Problem to solve
Put the material, from its first line up to and including the line containing "5. dog at x1=119, y1=44, x2=193, y2=170", into a Markdown table with two columns, Row and Line. Each row should hold a sequential number and one line of the material, with blank lines omitted.

Excerpts from a spatial dataset
——
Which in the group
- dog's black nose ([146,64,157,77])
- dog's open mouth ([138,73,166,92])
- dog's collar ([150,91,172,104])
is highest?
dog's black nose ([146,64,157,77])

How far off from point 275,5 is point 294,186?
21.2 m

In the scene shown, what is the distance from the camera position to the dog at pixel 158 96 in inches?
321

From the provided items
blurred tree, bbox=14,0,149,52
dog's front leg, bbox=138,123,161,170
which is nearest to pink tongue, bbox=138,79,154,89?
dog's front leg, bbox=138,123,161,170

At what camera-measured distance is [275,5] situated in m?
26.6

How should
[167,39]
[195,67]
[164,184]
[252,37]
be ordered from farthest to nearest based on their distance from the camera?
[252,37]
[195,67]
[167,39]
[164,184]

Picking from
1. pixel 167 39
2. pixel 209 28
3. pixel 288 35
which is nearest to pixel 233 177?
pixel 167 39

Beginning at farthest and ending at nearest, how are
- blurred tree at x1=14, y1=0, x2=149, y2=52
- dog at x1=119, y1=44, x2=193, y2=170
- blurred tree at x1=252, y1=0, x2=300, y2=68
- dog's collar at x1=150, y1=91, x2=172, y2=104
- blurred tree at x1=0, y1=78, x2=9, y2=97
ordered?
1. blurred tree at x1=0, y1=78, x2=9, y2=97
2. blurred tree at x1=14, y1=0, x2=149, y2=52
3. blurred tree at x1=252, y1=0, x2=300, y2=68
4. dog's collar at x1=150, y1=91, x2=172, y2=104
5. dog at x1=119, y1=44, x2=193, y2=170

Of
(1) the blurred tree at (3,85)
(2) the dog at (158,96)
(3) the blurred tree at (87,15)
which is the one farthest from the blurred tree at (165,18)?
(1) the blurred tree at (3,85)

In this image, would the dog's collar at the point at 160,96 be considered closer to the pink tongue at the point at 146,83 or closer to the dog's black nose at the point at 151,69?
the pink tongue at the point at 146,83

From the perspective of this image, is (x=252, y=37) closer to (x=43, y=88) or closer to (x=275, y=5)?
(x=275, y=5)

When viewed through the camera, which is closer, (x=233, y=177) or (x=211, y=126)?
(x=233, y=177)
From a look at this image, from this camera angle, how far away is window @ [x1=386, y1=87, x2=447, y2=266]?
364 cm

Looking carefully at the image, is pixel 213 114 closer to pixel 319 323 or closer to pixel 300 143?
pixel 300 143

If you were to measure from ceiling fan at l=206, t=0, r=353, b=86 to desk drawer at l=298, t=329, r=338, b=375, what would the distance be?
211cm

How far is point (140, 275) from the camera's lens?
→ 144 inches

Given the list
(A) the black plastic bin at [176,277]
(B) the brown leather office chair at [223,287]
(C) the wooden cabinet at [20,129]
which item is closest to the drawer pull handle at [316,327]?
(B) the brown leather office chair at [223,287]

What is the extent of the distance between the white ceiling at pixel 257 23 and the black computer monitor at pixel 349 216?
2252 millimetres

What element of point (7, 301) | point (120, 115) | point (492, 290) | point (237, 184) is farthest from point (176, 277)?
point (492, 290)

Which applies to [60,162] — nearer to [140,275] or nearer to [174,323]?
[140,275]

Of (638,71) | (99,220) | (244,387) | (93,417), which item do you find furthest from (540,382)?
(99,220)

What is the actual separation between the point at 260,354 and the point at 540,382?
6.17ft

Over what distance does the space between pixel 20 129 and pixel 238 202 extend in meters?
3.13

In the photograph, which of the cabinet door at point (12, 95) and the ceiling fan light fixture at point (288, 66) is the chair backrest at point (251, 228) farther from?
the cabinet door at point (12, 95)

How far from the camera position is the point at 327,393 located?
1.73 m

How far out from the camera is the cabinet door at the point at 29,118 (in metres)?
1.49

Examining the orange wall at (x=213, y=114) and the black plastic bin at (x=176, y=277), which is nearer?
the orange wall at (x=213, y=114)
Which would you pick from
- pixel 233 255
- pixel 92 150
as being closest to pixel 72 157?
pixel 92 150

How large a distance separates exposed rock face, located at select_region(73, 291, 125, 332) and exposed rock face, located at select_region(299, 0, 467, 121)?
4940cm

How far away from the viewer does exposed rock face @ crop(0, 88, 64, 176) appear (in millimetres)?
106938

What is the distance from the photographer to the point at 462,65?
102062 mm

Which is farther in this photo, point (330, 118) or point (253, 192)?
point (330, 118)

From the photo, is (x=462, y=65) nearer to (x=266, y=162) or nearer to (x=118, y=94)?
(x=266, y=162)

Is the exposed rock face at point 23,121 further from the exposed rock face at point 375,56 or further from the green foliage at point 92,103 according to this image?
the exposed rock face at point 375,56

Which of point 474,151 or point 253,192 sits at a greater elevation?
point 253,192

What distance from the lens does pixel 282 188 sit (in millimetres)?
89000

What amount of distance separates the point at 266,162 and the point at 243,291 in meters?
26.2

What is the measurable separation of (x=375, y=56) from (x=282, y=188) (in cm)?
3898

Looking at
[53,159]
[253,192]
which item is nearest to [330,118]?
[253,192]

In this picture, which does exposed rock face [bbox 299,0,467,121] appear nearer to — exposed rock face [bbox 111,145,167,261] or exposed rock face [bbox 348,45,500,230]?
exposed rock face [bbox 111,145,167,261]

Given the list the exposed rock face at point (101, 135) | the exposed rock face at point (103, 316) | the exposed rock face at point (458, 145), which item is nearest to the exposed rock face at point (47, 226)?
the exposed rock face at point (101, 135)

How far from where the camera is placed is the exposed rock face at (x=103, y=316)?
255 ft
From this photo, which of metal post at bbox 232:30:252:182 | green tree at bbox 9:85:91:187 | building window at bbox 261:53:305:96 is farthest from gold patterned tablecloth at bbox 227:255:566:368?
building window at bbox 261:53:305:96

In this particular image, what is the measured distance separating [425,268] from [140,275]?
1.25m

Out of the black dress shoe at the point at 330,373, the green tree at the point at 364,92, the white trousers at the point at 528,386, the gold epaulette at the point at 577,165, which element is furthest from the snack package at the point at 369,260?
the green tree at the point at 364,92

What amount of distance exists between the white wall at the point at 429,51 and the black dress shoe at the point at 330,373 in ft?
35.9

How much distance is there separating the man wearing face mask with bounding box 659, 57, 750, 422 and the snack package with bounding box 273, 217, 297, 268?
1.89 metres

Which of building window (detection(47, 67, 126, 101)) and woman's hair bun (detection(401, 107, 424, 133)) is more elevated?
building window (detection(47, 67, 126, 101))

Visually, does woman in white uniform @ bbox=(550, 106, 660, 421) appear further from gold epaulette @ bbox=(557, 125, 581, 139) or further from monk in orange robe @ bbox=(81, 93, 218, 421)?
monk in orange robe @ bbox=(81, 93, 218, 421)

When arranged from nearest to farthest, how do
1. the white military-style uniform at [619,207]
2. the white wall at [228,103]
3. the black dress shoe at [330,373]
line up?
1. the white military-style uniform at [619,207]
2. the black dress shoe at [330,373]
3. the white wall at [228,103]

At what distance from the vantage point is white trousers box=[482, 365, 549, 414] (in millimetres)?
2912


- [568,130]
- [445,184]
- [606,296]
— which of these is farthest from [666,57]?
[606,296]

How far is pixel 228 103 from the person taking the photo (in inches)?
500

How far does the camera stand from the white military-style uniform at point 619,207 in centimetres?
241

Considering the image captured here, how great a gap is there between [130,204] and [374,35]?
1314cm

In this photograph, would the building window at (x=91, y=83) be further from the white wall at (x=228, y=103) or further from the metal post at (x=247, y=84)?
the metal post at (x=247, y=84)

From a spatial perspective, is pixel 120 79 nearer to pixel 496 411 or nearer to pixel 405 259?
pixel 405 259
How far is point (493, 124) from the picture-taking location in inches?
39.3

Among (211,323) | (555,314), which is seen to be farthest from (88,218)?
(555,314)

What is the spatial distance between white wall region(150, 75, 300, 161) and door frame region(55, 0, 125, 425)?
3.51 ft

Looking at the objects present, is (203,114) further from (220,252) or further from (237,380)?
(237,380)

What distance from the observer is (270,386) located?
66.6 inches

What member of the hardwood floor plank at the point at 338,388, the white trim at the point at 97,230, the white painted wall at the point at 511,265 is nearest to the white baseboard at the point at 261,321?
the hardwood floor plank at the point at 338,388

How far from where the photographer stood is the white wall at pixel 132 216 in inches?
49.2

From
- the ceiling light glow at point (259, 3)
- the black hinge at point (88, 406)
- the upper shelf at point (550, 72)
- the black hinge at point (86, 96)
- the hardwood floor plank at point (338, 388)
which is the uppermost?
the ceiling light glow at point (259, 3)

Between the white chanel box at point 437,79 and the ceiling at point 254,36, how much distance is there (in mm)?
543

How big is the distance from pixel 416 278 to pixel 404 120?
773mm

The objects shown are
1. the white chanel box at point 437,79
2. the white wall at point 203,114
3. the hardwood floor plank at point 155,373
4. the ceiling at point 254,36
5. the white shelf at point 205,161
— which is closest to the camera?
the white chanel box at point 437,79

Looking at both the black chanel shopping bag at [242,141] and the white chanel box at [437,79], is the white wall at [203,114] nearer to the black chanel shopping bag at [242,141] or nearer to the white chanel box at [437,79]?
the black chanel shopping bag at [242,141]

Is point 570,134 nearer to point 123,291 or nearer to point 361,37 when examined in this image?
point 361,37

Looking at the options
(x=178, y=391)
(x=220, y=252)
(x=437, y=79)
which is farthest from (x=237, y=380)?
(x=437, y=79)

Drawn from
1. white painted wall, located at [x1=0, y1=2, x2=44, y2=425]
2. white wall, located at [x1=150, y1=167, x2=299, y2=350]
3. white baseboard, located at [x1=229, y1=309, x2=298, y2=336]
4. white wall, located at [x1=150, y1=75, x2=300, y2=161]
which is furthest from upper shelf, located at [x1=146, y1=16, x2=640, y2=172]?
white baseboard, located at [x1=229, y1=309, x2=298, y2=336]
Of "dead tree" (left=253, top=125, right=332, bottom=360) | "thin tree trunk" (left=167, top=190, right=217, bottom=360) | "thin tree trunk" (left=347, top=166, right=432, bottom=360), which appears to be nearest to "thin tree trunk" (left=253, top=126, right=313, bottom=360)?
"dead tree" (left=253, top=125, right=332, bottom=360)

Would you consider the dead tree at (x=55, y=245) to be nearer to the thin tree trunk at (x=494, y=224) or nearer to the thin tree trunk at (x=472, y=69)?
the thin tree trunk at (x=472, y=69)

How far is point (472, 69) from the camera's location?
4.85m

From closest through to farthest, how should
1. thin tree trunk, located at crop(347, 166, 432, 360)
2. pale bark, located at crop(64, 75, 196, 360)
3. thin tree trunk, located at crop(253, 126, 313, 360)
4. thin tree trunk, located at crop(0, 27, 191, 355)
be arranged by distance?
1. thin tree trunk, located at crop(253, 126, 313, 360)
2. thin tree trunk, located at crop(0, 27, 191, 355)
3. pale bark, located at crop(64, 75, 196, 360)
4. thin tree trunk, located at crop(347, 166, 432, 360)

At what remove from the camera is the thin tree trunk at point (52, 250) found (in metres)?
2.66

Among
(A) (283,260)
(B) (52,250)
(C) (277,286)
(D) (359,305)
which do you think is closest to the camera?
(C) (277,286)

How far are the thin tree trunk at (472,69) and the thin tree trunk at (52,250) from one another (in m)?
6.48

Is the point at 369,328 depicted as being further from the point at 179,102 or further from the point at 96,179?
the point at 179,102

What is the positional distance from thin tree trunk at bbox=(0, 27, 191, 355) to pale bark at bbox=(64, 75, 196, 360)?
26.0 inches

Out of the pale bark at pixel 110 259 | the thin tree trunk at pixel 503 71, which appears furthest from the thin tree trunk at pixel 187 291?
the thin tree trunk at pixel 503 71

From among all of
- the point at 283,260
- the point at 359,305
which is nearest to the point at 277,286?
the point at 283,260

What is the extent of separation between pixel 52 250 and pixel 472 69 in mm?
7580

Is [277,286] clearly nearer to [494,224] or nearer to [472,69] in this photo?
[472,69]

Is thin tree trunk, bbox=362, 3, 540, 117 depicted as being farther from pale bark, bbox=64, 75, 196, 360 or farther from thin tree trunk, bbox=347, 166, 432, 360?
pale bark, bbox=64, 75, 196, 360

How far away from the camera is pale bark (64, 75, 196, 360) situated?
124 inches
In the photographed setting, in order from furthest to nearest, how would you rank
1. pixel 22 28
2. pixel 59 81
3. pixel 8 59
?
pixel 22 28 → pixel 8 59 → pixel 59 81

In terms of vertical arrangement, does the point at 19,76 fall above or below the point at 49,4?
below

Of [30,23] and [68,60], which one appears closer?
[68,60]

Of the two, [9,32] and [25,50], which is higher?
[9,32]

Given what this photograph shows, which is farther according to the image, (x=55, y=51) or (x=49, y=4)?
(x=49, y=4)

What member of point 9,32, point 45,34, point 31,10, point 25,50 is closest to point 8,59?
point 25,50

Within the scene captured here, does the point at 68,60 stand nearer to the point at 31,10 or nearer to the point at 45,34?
——
Exercise solution
| Row | Line |
|---|---|
| 1 | Which in the group |
| 2 | - dog's black nose ([146,64,157,77]) |
| 3 | - dog's open mouth ([138,73,166,92]) |
| 4 | - dog's collar ([150,91,172,104]) |
| 5 | is highest? |
| 6 | dog's black nose ([146,64,157,77]) |
| 7 | How far off from point 275,5 is point 294,186? |
| 8 | 21.2 m |
| 9 | In the scene shown, what is the distance from the camera position to the dog at pixel 158 96 in inches? |
| 10 | 321 |
| 11 | From the provided items |
| 12 | blurred tree, bbox=14,0,149,52 |
| 13 | dog's front leg, bbox=138,123,161,170 |
| 14 | which is nearest to pink tongue, bbox=138,79,154,89? |
| 15 | dog's front leg, bbox=138,123,161,170 |
| 16 | At what camera-measured distance is [275,5] situated in m? |
| 17 | 26.6 |
| 18 | How should |
| 19 | [167,39] |
| 20 | [195,67] |
| 21 | [164,184] |
| 22 | [252,37] |
| 23 | be ordered from farthest to nearest based on their distance from the camera? |
| 24 | [252,37] |
| 25 | [195,67] |
| 26 | [167,39] |
| 27 | [164,184] |
| 28 | Picking from |
| 29 | 1. pixel 167 39 |
| 30 | 2. pixel 209 28 |
| 31 | 3. pixel 288 35 |
| 32 | which is nearest to pixel 233 177? |
| 33 | pixel 167 39 |
| 34 | Beginning at farthest and ending at nearest, how are |
| 35 | - blurred tree at x1=14, y1=0, x2=149, y2=52 |
| 36 | - dog at x1=119, y1=44, x2=193, y2=170 |
| 37 | - blurred tree at x1=252, y1=0, x2=300, y2=68 |
| 38 | - dog's collar at x1=150, y1=91, x2=172, y2=104 |
| 39 | - blurred tree at x1=0, y1=78, x2=9, y2=97 |
| 40 | ordered? |
| 41 | 1. blurred tree at x1=0, y1=78, x2=9, y2=97 |
| 42 | 2. blurred tree at x1=14, y1=0, x2=149, y2=52 |
| 43 | 3. blurred tree at x1=252, y1=0, x2=300, y2=68 |
| 44 | 4. dog's collar at x1=150, y1=91, x2=172, y2=104 |
| 45 | 5. dog at x1=119, y1=44, x2=193, y2=170 |